The first major fundraiser was a dinner at Jimmy’s Allenhurst in Danvers. Three hundred people attended the event and it raised $40,000.

“That dinner gave us the confidence to move forward,” said Petrilli.

And move forward VPF has, becoming the model for other communities to emulate in launching town-wide, school-related fundraising groups.

The VPF impact is being felt across the entire school system. WHS teachers have received grants for various academic activities. The group has worked with the family of former teacher Neil Shapiro to raise funds for the dramatic arts. Superintendent of Schools John Macero and Town Manager James McKenna have praised the organization’s generous support of school programs.

Board member Scott Kinsella said the group helped fund in coordination with the 11 Foundation: In Memory of Mike Mason an appearance at the high school by former NBA player Chris Herren, who gave an impactful talk about his lifelong battle against drug and alcohol abuse. The emotional speech was well received by a rapt audience of students and teachers.

Current WPF Chair Vincent Crossman, a WHS 1997 graduate who attends Suffolk University and holds a Master’s Degree from Cambridge College, is a charter member of the group.

“It started with a phone call from [founder] Richard Fucillo,” recalled Crossman. “We knew the Winthrop schools were in serious need of some help and we decided to put the group together. Under Richard’s leadership it blossomed into something that’s continued pretty strongly right through today.”

Asked if he thought the organization could a reach an amount as high as $750,000 in less than a decade, Crossman said, “I never thought we would be at that level of donations. It’s amazing that a small community such as Winthrop could really raise that much money in that period of time. I think it’s almost unheard of in a small community.”

Crossman, like all VPF board members, is a visible presence at WHS athletic events. He said all board members have contributed to accomplishing the organization’s mission and keeping VPF strong.
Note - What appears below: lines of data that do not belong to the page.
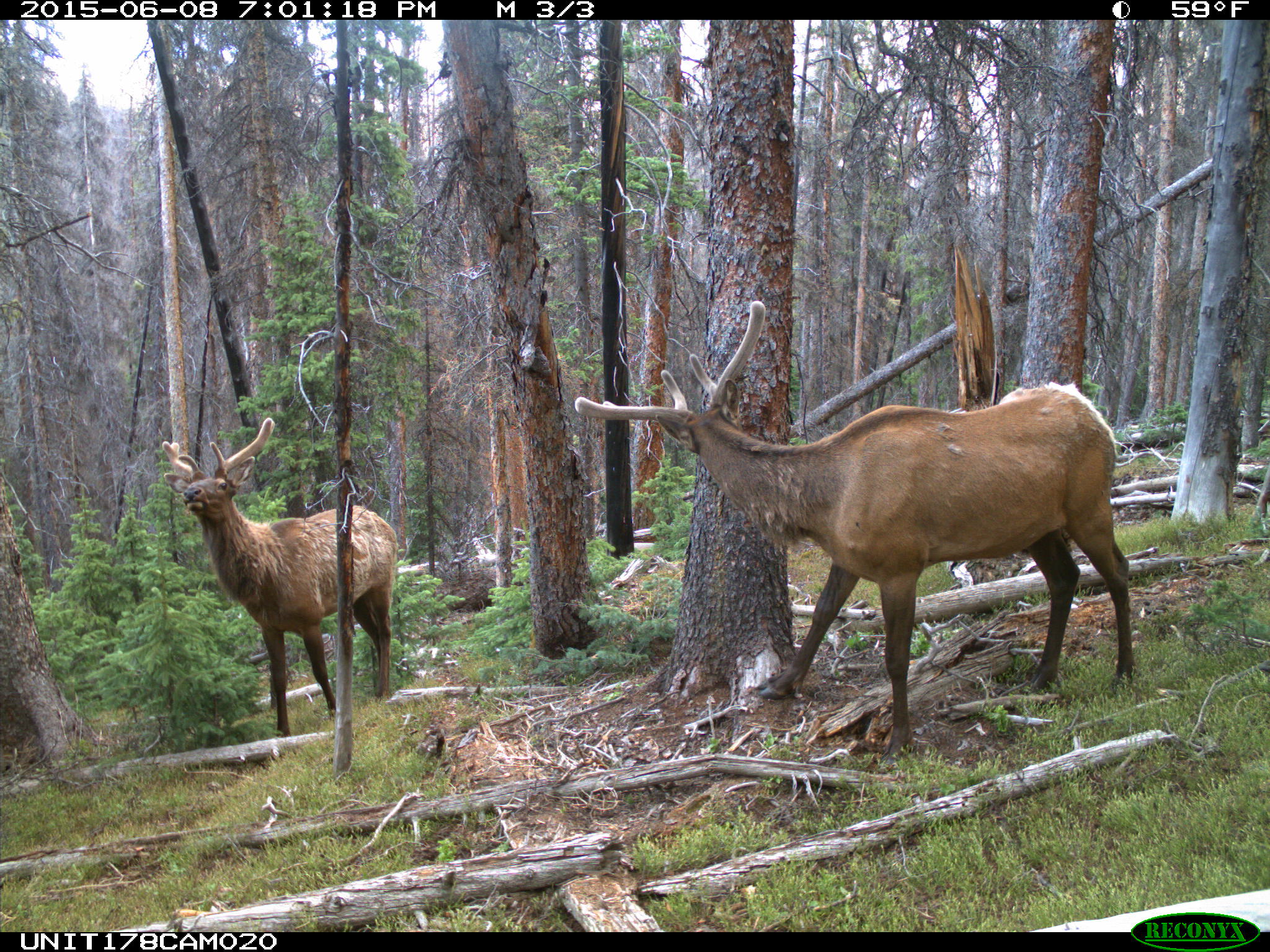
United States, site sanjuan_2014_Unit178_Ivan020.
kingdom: Animalia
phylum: Chordata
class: Mammalia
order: Artiodactyla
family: Cervidae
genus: Cervus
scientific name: Cervus elaphus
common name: red deer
Cervus elaphus (red deer).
“It’s obvious that a foundation of this size doesn’t run with one person,” said Crossman. “The team that we have, that puts its time in without compensation, meets regularly, and works on fundraisers – they’re just fantastic. You have members like Al Petrilli and Cathy Gallivan who no longer have children in the school system and Bobby Deeb, Scott Kinsella, and Mark D’Ambrosio – these are great people who give unselfishly of themselves and give up time with their family to try to make things better for the kids in the community.”